• [Extracted text]:
Amazon.com: 4.2 out of 5 stars 6 reviews
3 of 3 people found the following review helpful
3.0 out of 5 stars Interesting, but not very compelling... 23 Oct. 2001
By bookjunkiereviews - Published on Amazon.com
Format: Paperback
This set of royalty-based mysteries also include a bit of alternate reality, notably in the deaths of the Princes in the Tower (Edward V and his brother Richard, Duke of York) and the Grand Duchess Anastasia. I found the stories that were based on earlier royalty (such as Macbeth and his wife Gruoch, a descendant of the older dynasty) rather more interesting. By comparison, the alternate-reality sketches of some famous royal crimes seemed rather iffy. I don't read historical mysteries to get "what-if" scenarios, but rather to get valid and soundly constructed mysteries. [I am rather interested in medieval royalty. Add to that the fact, that I don't like Edward IV nor Henry VII nor Henry VIII!]. I hoped that the less-known mysteries in the lives of some major and minor royal personages would have been discussed, such as "Did Anne of Austria really fall for Buckingham? And what exactly was her relationship with Richelieu?" or "Why did Mary Queen of Scots behave as she did at critical points in her life?" And so forth. Of course, stories using these as plots should also be based on solid historical evidence. That is what makes them historical, not alternate reality.
While there were several stories, some better than others, this anthology therefore failed to satisfy me on several levels. For one, some of the stories simply were not very interesting. Others offended my sense of history (as well as my sense of logic, whatever I posses). Still others struck me as rather unrealistic solutions. On the whole, I cannot recommend this collection; it was not a waste of my time, but I had expected a rather different style.
3 of 3 people found the following review helpful
5.0 out of 5 stars An unusually high quality anthology 14 April 2006
By Elizabeth A. Root - Published on Amazon.com
Format: Paperback
I am not a big fan of short story anthologies. I usually find a few that I enjoy, and equal number that I loathe, most that are enjoyable enough ways to pass the time, and, if I'm lucky, one really great story that makes the purchase worthwhile.

I was torn between giving this 4 and 5 stars. Four because none of these stories was a "great", that I will always want to go back to, but almost all of them were very good and interesting. There were none that I thought were truly bad. On this basis, I am going to give Mike Ashley's other anthologies a try.

The stories move over something like a thousand years in time, and I enjoyed the constantly changing times, places and people. They range from almost gruesome to very funny. Not being a historian, I cannot say how accurate they all were, but the ambience was generally very well evoked.

One comment as a matter of taste. Many of the stories are very cynical, which is actually quite appropriate, given the royal subjects. Mysteries usually concern themselves justice, but don't count on it here!

• [Source material]:
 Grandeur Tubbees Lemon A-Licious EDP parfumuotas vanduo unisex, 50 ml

* * *

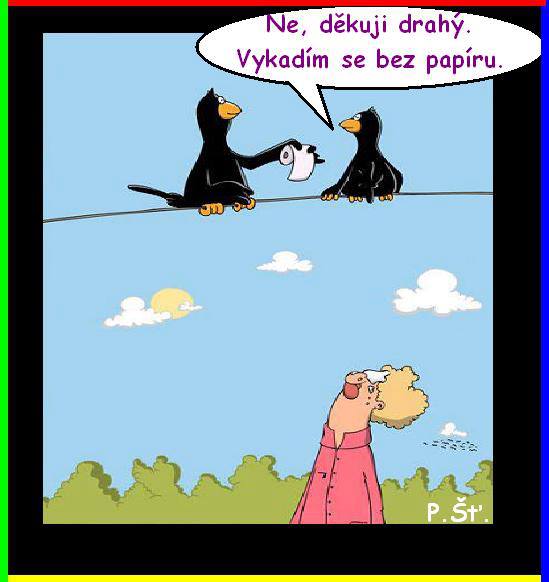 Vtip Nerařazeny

• [Things to do]:
A – Quote the anthology reviews from "I was torn between" up to and including "anthologies a try.".
B – Write what comes next in the anthology reviews, picking up after their final sentence.

• [Answers to the exercise]:
A –
I was torn between giving this 4 and 5 stars. Four because none of these stories was a "great", that I will always want to go back to, but almost all of them were very good and interesting. There were none that I thought were truly bad. On this basis, I am going to give Mike Ashley's other anthologies a try.

B –
3 of 3 people found the following review helpful
5.0 out of 5 stars A royal collection of great intrigue! 4 Nov. 2000
By Billy J. Hobbs - Published on Amazon.com
Format: Paperback
In his introduction to this collection, Paul Doherty writes that " a number of (the British) monarchs have met highly suspicious deaths, or disappeared under mysterious circumstances" and then proceeds to give some delectable morsels of royal intrigue, mayhem, and murder. In "Royal Whodunnits" Ashley has brought together 25 "tales" of this nature in an intriguing compendium, to say the least. Popular--and good--writers contribute, from Edward Marston to Peter Tremayne to Susanna Gregory to Margaret Frazer, to name but four. Of course, the collection is fiction--and should be read as so--but intriguing, exciting, and suspenseful nevertheless. The subjects range from Richard II, William the Conqueror, Richard the Lionheart, the Princes in the Tower, Edward II, and Henry VIII, again to name a few. Anglophiles--and even others, if there are any!--will find this a good read! (Billyjhobbs@tyler.net)
2 of 2 people found the following review helpful
5.0 out of 5 stars A wonderfu, rich read 19 July 2000
By Brenda - Published on Amazon.com
Format: Paperback
25 stories involving two favorite subjects mysteries and the royal family.
Authors are: M.G. Owen, Peter Tremayne, Mary Reed & Eric Mayer, Tom Holt, Susanna Gregory, Tina & Tony Rath, Liz Holiday, Mary Monica Pulver, Renee Vink, Jean Davidson, Edward Marston, Cherith Baldry, Margaret Frazer, Amy Myers, Claire Griffen, Derek Wilson, Paul Barnett, Robert Franks, Andrew Lane, John T. Aquino, Edward D. Hoch, Martin Edwards, Stephen Baxter, Richard A. Lupoff, Morgan Llywelyn.
Having read this for a reading group, I found no one in the group who felt disappointed in ROYAL WHODUNNITS. Each writer has a voice of his/her own. Each mystery involves a member of the royal family. I was impressed with the knot-tying concept in The Snow of Saint Stephen by M.G. Owen. My favorite was Night's Black Agents by Peter Tremayne - the ending made me gasp. You will find another Mary Reed - Eric Mayer's short story in here also. Their character John the Eunuch, who made his debut in HISTORICAL WHODUNNITS, and now has his own mystery series.
The historical aspects in this anthology are rich and impressive. It's so detailed that reading it in one sitting will be impossible; expect to carry it around and enjoy it for a while. You will get your money's worth with Royal Whodunnits.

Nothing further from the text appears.